Science, research and development: career FAQs
How can I get a job in science, research and development?
To secure work in the scientific field, technical ability and a passion for your chosen area are prerequisites. Employers are interested in hiring people who have good interpersonal skills, who are ambitious and who strive to get the job done to the best of their ability. Most of the large science companies regularly recruit into graduate training schemes.
What are the different areas of work?
Jobs are available for science graduates in a wide range of areas, and you don’t even have to work in a lab. Recent years have seen growth in the pharmaceuticals, biotechnology and medical devices industries, and many science graduates have gone on to work in the manufacturing facilities of these sectors.
The pharmachemical industry in Ireland is dominated by global multinational companies. Ireland remains a location of choice for the manufacture of pharmaceutical and chemical products: many of the top pharmaceutical companies in the world have now established facilities in Ireland. And the jobs are not just in Dublin: there are major operations all around the Republic, with several multinationals having multiple facilities around the country. Half of the people employed in Ireland’s pharmachemical industry are third-level graduates.
Other employers of science graduates are the medical devices and diagnostics sector and the biotechnology industry.

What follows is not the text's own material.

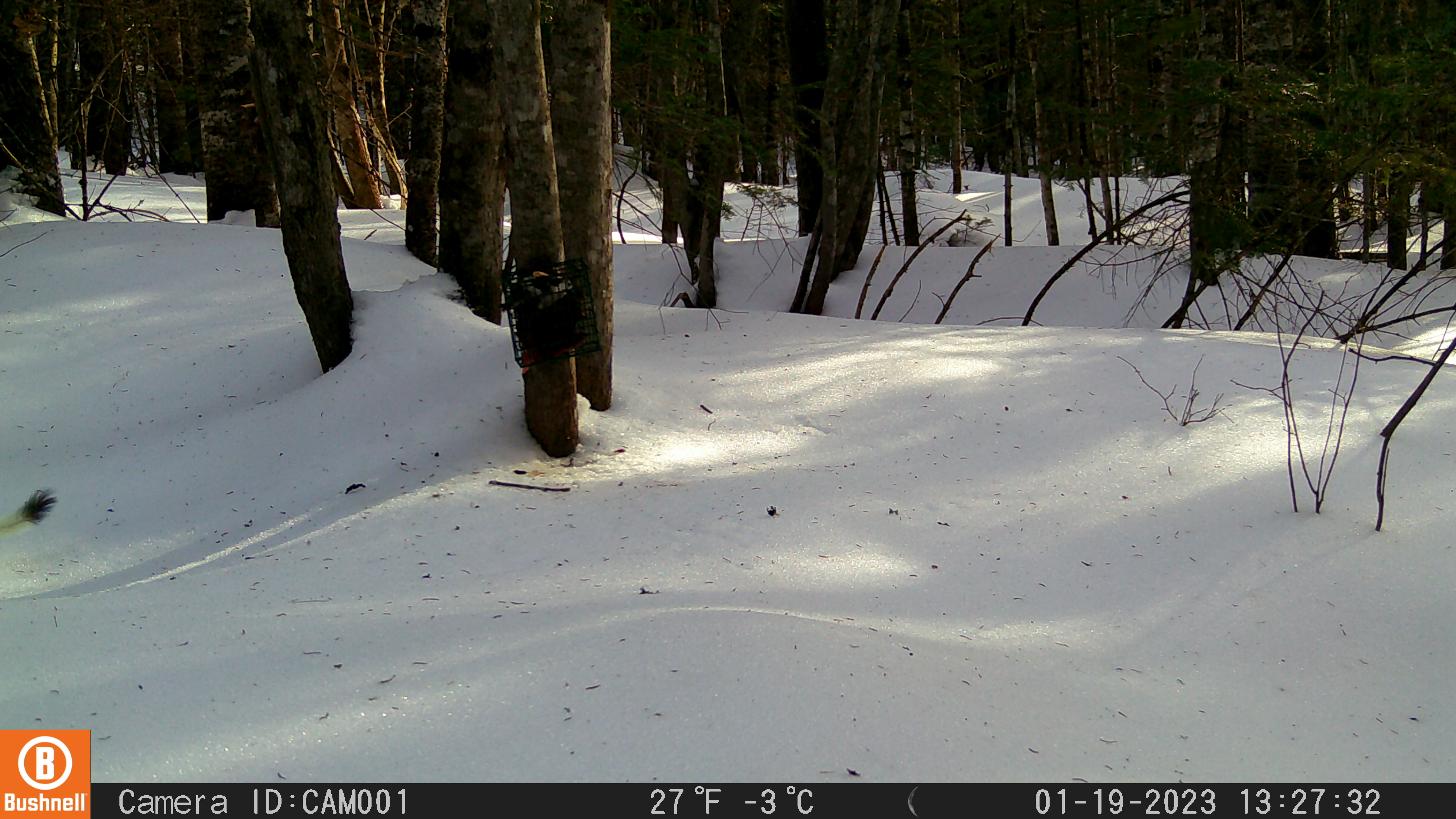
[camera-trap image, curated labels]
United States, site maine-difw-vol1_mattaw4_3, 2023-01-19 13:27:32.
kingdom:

The food industry is Ireland’s single largest indigenous industry and also involves many multinationals. We have a number of high quality research and manufacturing organisations operating in Ireland.
In Northern Ireland, the public sector remains a considerable employer of graduates in general and recruits a substantial number of scientists. Recent environmental legislation has led to increased opportunity in the Environment and Heritage Service, waste management, pollution control and planning. There are also opportunities in the pharmaceutical industry amd in small companies producing medical devices. There is a range of lab jobs available, varying from technician posts in schools to research posts in hospitals, consultancies (especially environmental) and, of course, the universities. Teaching remains a popular option and the voluntary sector is also a major employer, in particular organisations dealing with environmental issues.
What’s involved in the application process?
For most science jobs, you can expect a first round and second round of interviews. You’re likely to be interviewed by someone from HR and someone from the department you are applying to. Second interviews are likely to be more technical.
When should I apply?
The major international companies are likely to recruit annually, so keep an eye out for application deadlines. Some companies recruit throughout the year, depending on their needs.
If you want a job on graduation you should start looking early in your final year, if not before. First identify what you want to do, find out which organisations offer opportunities in this area and do some research. Check employers’ application schedules carefully: there may be specific times of the year when jobs are posted and a set date for applications, particularly for training-grade positions in healthcare science.
What qualifications and skills do I need to work in science, research and development?
Usually the minimum requirement is an honours science degree in a subject area relevant to the post. As well as technical skills and abilities, employers would expect potential employees to demonstrate qualities such as communication, teamwork and business acumen.
What are the opportunities for professional development?
There are numerous opportunities for professional development in the science sector, both in industry and in academia. The scope for training and learning is constantly developing due to the growing demand for new and innovative products and materials.
The main scientific professional bodies and institutions offer professional development and routes to chartered status, an internationally recognised mark of excellence. Review the continuing professional development (CPD) opportunities offered through the main scientific professional bodies at their websites. In some roles you may have the opportunity to continue your studies, either through a career break or part-time study.
What are the salaries in science, research and development?
The gradireland Graduate Salary & Graduate Recruitment Trends Survey 2011 found that the median starting salary for science (across the Republic of Ireland and Northern Ireland) is €24,000. This is similar to the average across all sectors. This figure does not include funded postgraduate research positions.